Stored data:
++++++++++++++++++++

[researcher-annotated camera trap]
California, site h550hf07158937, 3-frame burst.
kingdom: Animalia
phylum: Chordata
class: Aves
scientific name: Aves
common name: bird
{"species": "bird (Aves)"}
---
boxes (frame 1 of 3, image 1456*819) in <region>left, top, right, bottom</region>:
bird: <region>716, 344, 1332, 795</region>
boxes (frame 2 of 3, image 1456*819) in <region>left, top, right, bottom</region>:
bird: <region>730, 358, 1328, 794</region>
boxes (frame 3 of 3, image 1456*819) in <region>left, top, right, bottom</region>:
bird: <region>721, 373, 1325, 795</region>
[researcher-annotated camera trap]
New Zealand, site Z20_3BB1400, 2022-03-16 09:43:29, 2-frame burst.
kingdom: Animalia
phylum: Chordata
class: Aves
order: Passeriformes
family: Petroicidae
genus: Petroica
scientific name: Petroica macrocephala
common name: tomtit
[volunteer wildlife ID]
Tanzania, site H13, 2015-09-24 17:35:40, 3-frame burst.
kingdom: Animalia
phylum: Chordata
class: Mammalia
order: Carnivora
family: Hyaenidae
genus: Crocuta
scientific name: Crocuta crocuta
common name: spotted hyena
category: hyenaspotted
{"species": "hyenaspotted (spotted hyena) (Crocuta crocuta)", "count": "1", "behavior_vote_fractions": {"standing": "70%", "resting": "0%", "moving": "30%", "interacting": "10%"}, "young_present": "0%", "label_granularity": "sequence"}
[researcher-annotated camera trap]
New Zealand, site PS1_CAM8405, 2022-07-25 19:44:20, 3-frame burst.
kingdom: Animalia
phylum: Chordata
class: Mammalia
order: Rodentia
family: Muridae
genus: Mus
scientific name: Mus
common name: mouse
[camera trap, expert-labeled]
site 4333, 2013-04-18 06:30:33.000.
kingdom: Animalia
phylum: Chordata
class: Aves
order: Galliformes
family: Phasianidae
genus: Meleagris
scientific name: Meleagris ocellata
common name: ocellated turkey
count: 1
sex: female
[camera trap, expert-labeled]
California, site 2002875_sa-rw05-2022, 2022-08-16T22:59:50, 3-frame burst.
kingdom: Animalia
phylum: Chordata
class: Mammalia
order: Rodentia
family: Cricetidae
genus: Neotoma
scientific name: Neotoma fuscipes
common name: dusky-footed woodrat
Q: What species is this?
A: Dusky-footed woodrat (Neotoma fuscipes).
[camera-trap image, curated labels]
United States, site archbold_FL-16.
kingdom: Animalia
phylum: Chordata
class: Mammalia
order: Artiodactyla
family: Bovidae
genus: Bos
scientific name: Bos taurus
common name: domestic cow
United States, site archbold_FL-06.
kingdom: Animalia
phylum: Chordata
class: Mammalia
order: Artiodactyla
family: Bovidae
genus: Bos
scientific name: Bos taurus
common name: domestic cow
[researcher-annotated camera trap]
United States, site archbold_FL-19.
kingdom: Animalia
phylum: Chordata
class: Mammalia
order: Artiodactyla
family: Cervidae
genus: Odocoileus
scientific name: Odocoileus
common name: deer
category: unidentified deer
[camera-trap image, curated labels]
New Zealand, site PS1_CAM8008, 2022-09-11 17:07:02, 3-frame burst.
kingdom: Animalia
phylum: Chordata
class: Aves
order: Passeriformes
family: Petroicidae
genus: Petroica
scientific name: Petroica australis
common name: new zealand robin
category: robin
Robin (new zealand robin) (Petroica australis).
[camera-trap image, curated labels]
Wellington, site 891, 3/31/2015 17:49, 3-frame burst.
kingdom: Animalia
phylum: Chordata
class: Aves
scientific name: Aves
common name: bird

++++++++++++++++++++

- [Your assignment]: Transcribe the records in full, word for word.

- [Your solution]:
[researcher-annotated camera trap]
California, site h550hf07158937, 3-frame burst.
kingdom: Animalia
phylum: Chordata
class: Aves
scientific name: Aves
common name: bird
{"species": "bird (Aves)"}
---
boxes (frame 1 of 3, image 1456*819) in <region>left, top, right, bottom</region>:
bird: <region>716, 344, 1332, 795</region>
boxes (frame 2 of 3, image 1456*819) in <region>left, top, right, bottom</region>:
bird: <region>730, 358, 1328, 794</region>
boxes (frame 3 of 3, image 1456*819) in <region>left, top, right, bottom</region>:
bird: <region>721, 373, 1325, 795</region>
[researcher-annotated camera trap]
New Zealand, site Z20_3BB1400, 2022-03-16 09:43:29, 2-frame burst.
kingdom: Animalia
phylum: Chordata
class: Aves
order: Passeriformes
family: Petroicidae
genus: Petroica
scientific name: Petroica macrocephala
common name: tomtit
[volunteer wildlife ID]
Tanzania, site H13, 2015-09-24 17:35:40, 3-frame burst.
kingdom: Animalia
phylum: Chordata
class: Mammalia
order: Carnivora
family: Hyaenidae
genus: Crocuta
scientific name: Crocuta crocuta
common name: spotted hyena
category: hyenaspotted
{"species": "hyenaspotted (spotted hyena) (Crocuta crocuta)", "count": "1", "behavior_vote_fractions": {"standing": "70%", "resting": "0%", "moving": "30%", "interacting": "10%"}, "young_present": "0%", "label_granularity": "sequence"}
[researcher-annotated camera trap]
New Zealand, site PS1_CAM8405, 2022-07-25 19:44:20, 3-frame burst.
kingdom: Animalia
phylum: Chordata
class: Mammalia
order: Rodentia
family: Muridae
genus: Mus
scientific name: Mus
common name: mouse
[camera trap, expert-labeled]
site 4333, 2013-04-18 06:30:33.000.
kingdom: Animalia
phylum: Chordata
class: Aves
order: Galliformes
family: Phasianidae
genus: Meleagris
scientific name: Meleagris ocellata
common name: ocellated turkey
count: 1
sex: female
[camera trap, expert-labeled]
California, site 2002875_sa-rw05-2022, 2022-08-16T22:59:50, 3-frame burst.
kingdom: Animalia
phylum: Chordata
class: Mammalia
order: Rodentia
family: Cricetidae
genus: Neotoma
scientific name: Neotoma fuscipes
common name: dusky-footed woodrat
Q: What species is this?
A: Dusky-footed woodrat (Neotoma fuscipes).
[camera-trap image, curated labels]
United States, site archbold_FL-16.
kingdom: Animalia
phylum: Chordata
class: Mammalia
order: Artiodactyla
family: Bovidae
genus: Bos
scientific name: Bos taurus
common name: domestic cow
United States, site archbold_FL-06.
kingdom: Animalia
phylum: Chordata
class: Mammalia
order: Artiodactyla
family: Bovidae
genus: Bos
scientific name: Bos taurus
common name: domestic cow
[researcher-annotated camera trap]
United States, site archbold_FL-19.
kingdom: Animalia
phylum: Chordata
class: Mammalia
order: Artiodactyla
family: Cervidae
genus: Odocoileus
scientific name: Odocoileus
common name: deer
category: unidentified deer
[camera-trap image, curated labels]
New Zealand, site PS1_CAM8008, 2022-09-11 17:07:02, 3-frame burst.
kingdom: Animalia
phylum: Chordata
class: Aves
order: Passeriformes
family: Petroicidae
genus: Petroica
scientific name: Petroica australis
common name: new zealand robin
category: robin
Robin (new zealand robin) (Petroica australis).
[camera-trap image, curated labels]
Wellington, site 891, 3/31/2015 17:49, 3-frame burst.
kingdom: Animalia
phylum: Chordata
class: Aves
scientific name: Aves
common name: bird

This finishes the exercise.